Catching up with the Christian Brothers: Inspiring Vocations

Lewis University President, Br. James Gaffney, shares his journey of service with the De Lasalle Christian Brothers over the last 50 years.

Theresa Marten, Religion Editor

After more than 50 years of being a Brother, what or who first inspired you?

It began when I went to a Christian brother high school. I was really impressed with how unified, friendly and approachable the brothers were. It was a very good school, but you could tell they really cared about all the students, especially those struggling or having difficulties. You knew that they were like older brothers watching out for you. People who had a deep spirituality, clearly close to Jesus, but also lived out the vision of De La Salle inspired me. All that was very interesting and appealing because we were all beneficiaries. Through them and the invitation, I heard the call of the Holy Spirit. I made the decision with family guidance and support and actually never looked back.

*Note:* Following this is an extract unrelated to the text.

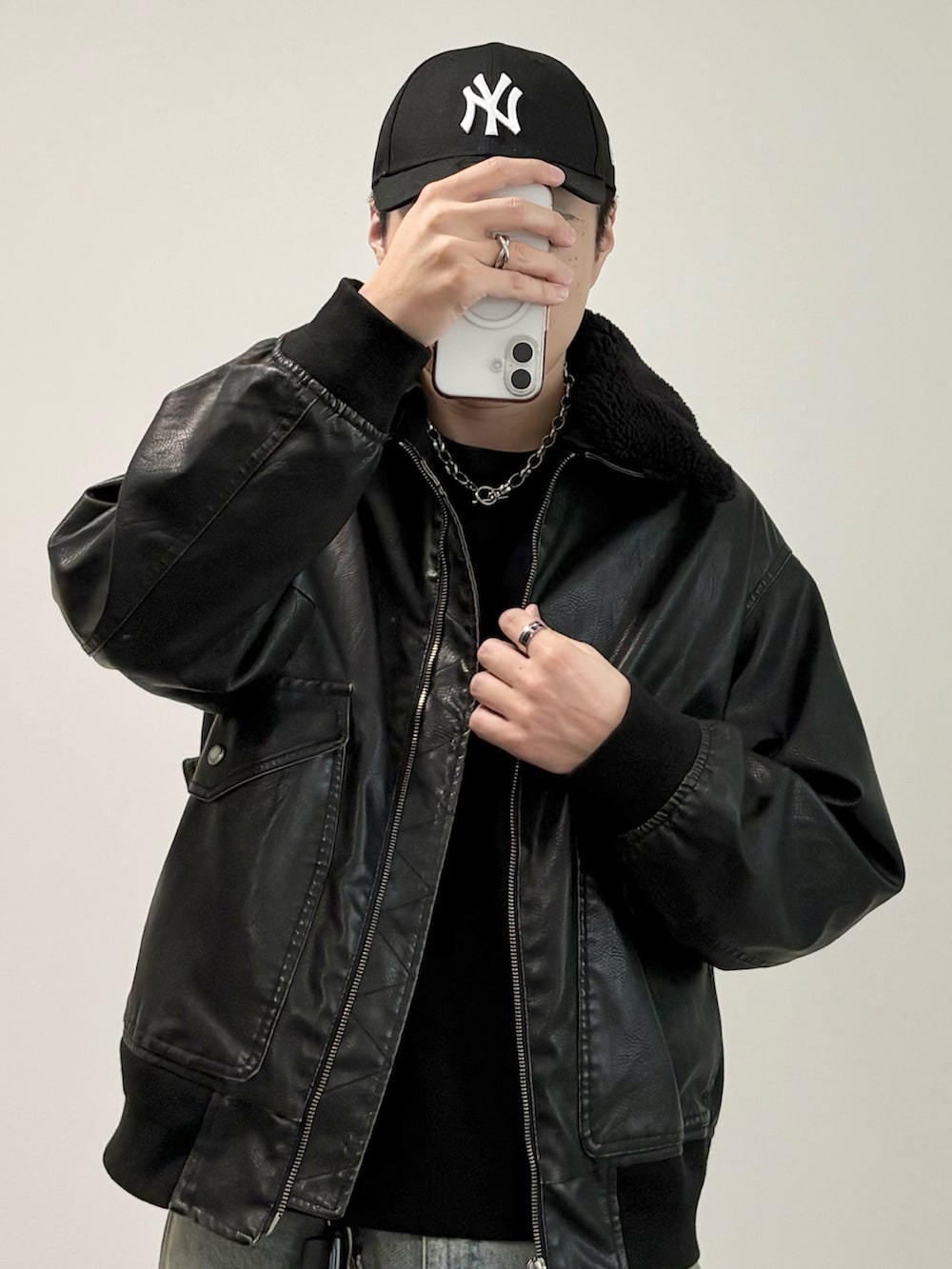 ブラック系のブルゾン、ブルー系のデニムパンツ、ブラック系のドレスシューズを着用したメンズの冬コーディネートの4枚目の写真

In addition to the high school brothers, who else has inspired you to continue your work?

Along the way there were about four or five brothers in leadership that influenced me. Thereafter, it was more colleagues working together closely. They are inspirational, caring, dedicated brothers that are also very competent. Clearly as I came to know De La Salle, he was marvelously inspirational. His own life story, journey, struggles and contributions to the Church and society inspired me. I was able to get to know and work closely with Cardinal Joseph Bernardin when I was in leadership. He was quite like Pope Francis, a source of inspiration for a lot of us.

What are some of your favorite moments being a brother?

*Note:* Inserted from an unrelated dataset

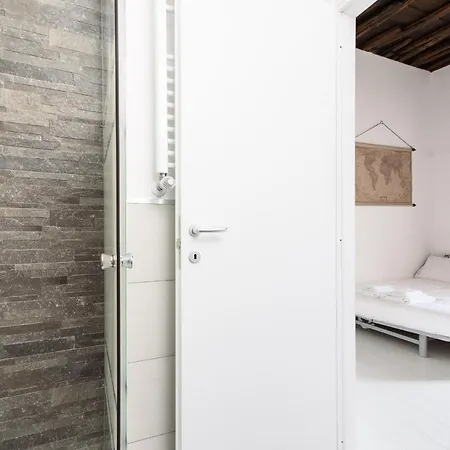 White Ostilia * Rome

I did not become a Christian brother to administer a school or a college; I became a Christian brother to engage in ministry with men and women for the sake of students. Therefore, what I have relished above all is teaching, campus ministry and direct engagement with students especially those struggling, disadvantaged or poor. Even as president, I taught theology and ICE classes for the first 20 years. I have loved whenever I worked with the brothers and lay faculty to advance the mission and really make a difference in the lives of our students. Providing quality education that is affordable and accessible has been very satisfying. I like focusing on social justice, outreach to the poor, diversity, reconciliation, transformation of society and addressing the most crucial needs people have; in other words I like everything and anything that is mission centered. Those moments have been what I relished most.

How has being president enabled you to continue the La Salle mission?

Being a Christian brother is a marvelous vocation. As president, it is much more than budgeting, putting up buildings, fundraising, being a part of leadership nationally or chairing external boards. As president, I have really been able to promote so many good things that really make a difference for our students and their success. You can remove barriers, direct resources and offer encouragement. Where the president is says what he or she thinks as important. I try to be present at as many events and activities as I can. Would I love to be doing nothing but University ministry, teaching and residential life? Yes, absolutely. However, being the president provides a fine opportunity to advance the basic purposes, well-being reputation and vitality of the university for the students. It is a tremendous privilege and very satisfying in that and many other ways.

What exciting post-retirement plans do you have?

I will probably get away for a couple months, maybe travel and visit friends and family around the country. I would like to go on a long retreat to renew myself. I will not take on too much more right away. Currently, I work about 80 hours a week, so I would like to get it down to about 40 hours. Then I want to be more present with my family in the Chicago area. I would also like to go with the students and staff to Feed My Starving Children and other volunteer services, and to retreats such as Catalyst. I would like to have time to be in more direct service if possible. In addition, I love cultural activities such as operas, symphonies and plays in Chicago, so I would like to have more opportunities to attend. I also would appreciate having additional time for personal and spiritual reading. Regarding external services, I am still a member (and in some instances chair) of various external councils and boards. For example, there is a Justice Advocacy Commission that has been newly created in the Chicago region that I have been asked to chair. Since this aligns well with the mission of St. De La Salle and the university, I will make time for that. In addition, I would happily keep in contact with alumni and major donors if asked to do so by the university. Meanwhile, in the next 18 months, we have five buildings needing major renovations or expansion, new academic programs to advance, various mission related initiatives and many other good things that will help students, faculty and staff. For instance, we will complete work on Saint Charles Borromeo Center, achieve the final phase of the transformation of the former science building, modernize our aviation facility and continue planning for a renovated new chapel and new student center.

Do you have any advice for students as they discern their vocations?

Do not be overwhelmed by what society says counts in life such as accumulating lots of money, prestigious jobs, expensive homes and vacations. Of course, you need enough to provide for a good home, financial support for your family and sufficient savings realized through work that is also satisfying. Do not be overwhelmed with the message that college is only about getting a job. That is important, but when it is blended with liberal arts, one becomes more enriched. Reflect, talk to wise people and explore what is your calling and what is most important to you and for which you have a real passion. Take time for self, family, service, God and relationships. Regular giving of yourself helps you to become a richer and fuller person. Trust that you are never abandoned by your loving God, and that a step-by-step direction for your life will become clear to you.